In its latest work for the Ford S-Max, Ogilvy Advertising has employed the services of hundreds of birds.

The ad, based on the tagline "S-Max your life", aims to illustrate what happens when you don't make the most of your life, using the analogy of birds that don't fly. It begins with some innocuous-looking birds in a field, but then the scene changes to a road where a flock of them is waiting for the traffic to pass before they hop across.

The rest of the spot is made up of brief shots of birds in situations where they could use their wings, but don't - one shot shows a bird taking an escalator, while another shows a number of birds vainly jumping up and down to reach a bird feeder.

Client: Kevin McQuillan, global and UK advertising manager; Taryn
Walker, senior advertising executive, British Airways
Brief: Promote the speed of online check-in
Creative agency: Bartle Bogle Hegarty
Writers: Will Bingham, Victoria Daltry
Art directors: Will Bingham, Victoria Daltry
Planner: Ben Malbon
Media agency: ZenithOptimedia
Media planner: Nicola Thatcher
Photographer: Laurie Haskell
Exposure: Newspapers, weekly magazines, six- and 96-sheet posters

THE LOWDOWN is promoting its online check-in service to occasional holidaymakers with two poster ads from Bartle Bogle Hegarty.

The posters are designed to show how simple checking in from home is compared with every other aspect of planning a break. In "suitcase", the poster shows the neatly laid-out contents of someone's suitcase.
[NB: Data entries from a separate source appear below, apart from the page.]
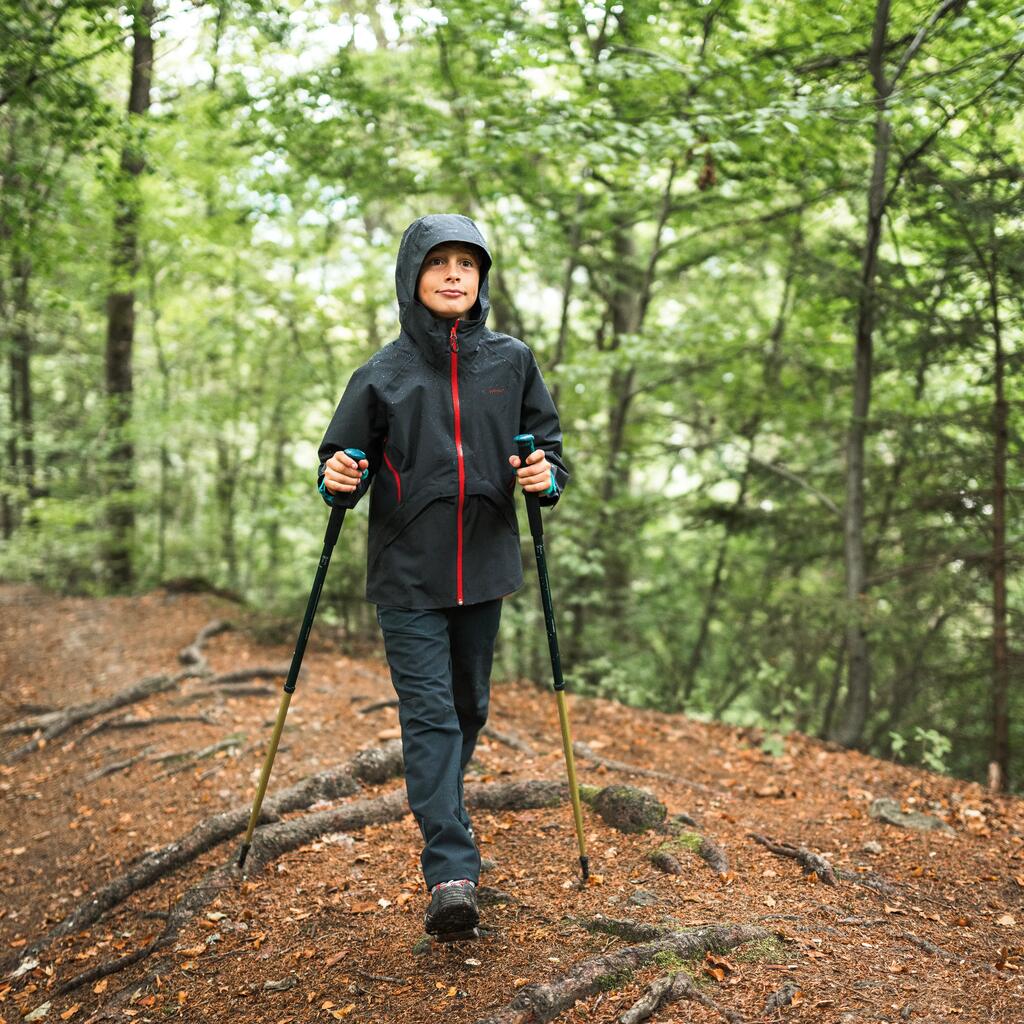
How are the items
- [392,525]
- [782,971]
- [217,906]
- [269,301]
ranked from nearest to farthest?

The copy says: "If only packing your suitcase was as simple as checking in from home."

Project: Gold spot
Client: Rachel Macbeth, head of advertising and design, Orange
Brief: Remind people to switch off their mobile phones in cinemas
Creative agency: Mother
Writer: Mother
Art director: Mother
Planner: Mother
Production company: Epoch
Director: Stacy Wall
Editor: Sam Sneade, Speade
Post-production: Glassworks
Audio Post-production: 750mph
Exposure: UK cinemas


The Orange film board is back, but this time in the Wild West, ruining the latest Val Kilmer film.

In the ad, they are filming a scene in which someone is looking for the fastest rider in town to deliver a message. Kilmer says it his him, but he "don't ride no more".

Enter the film board, which is confused as to why he doesn't just send a text - despite Kilmer's protestations that it's the 19th century.

The film board gets its way, and the search is on for the fastest texter in the West.

The ad ends with the chairman of the board saying: "Val's lost that lovin' feelin. Can someone get me Maverick on the line, or Goose ... or Cougar ... or whatever their names were."

Project: Billboards
Client: Alexandra Lewis, director of marketing and comms, Sky Networks
Brief: Movies without any interruptions
Creative agency: WCRS
Writers/art directors: Kit Dayaram, Tom Spicer
Media agency: MediaCom
Production company: Home Corp
Director: Sara Dunlop
Editor: Nik Hindson
Post-production: The Moving Picture Company
Exposure: TV, cinema


The latest campaign for Sky Movies promotes the broadcaster's decision to remove all advertising from its movie channels.

To communicate this, WCRS jetted off to Sao Paulo in the weeks after the city had banned billboard advertising. The team filmed hundreds of empty poster sites and set the result to the song Pure Imagination sung by Gene Wilder in Willy Wonka and the Chocolate Factory.

The spot ends with the line: "Because you like your movies with no interruptions, we took away the ads."

Project: Rhythm of lines
Client: Chris Hawken, brand communications manager, Audi
Brief: Extend the "rhythm of lines" strategy to the internet
Creative agency: GT
Writers/art directors: Chris Bayliss, Jim Holt
Planner: Mark Gay
Media agency: MediaCom
Media planner: Paul Kershaw
Designers: Russell Brown, Odin Gerhardt-Church, Wendy Hodgson
Exposure: Online


In an extension of Bartle Bogle Hegarty's recent "rhythm of lines" work for the Audi A5, GT has created a microsite for the brand.

Targeting the marque's key demographic of 35- to 45-year-old men, the site positions the car as a sophisticated and desirable prestige acquisition.

Building on the theme of lines, based on the contours of the car, users can use a specially created online tool that allows them to design colourscapes of lines. These can be saved and used as wallpapers or screensavers on PCs and phones.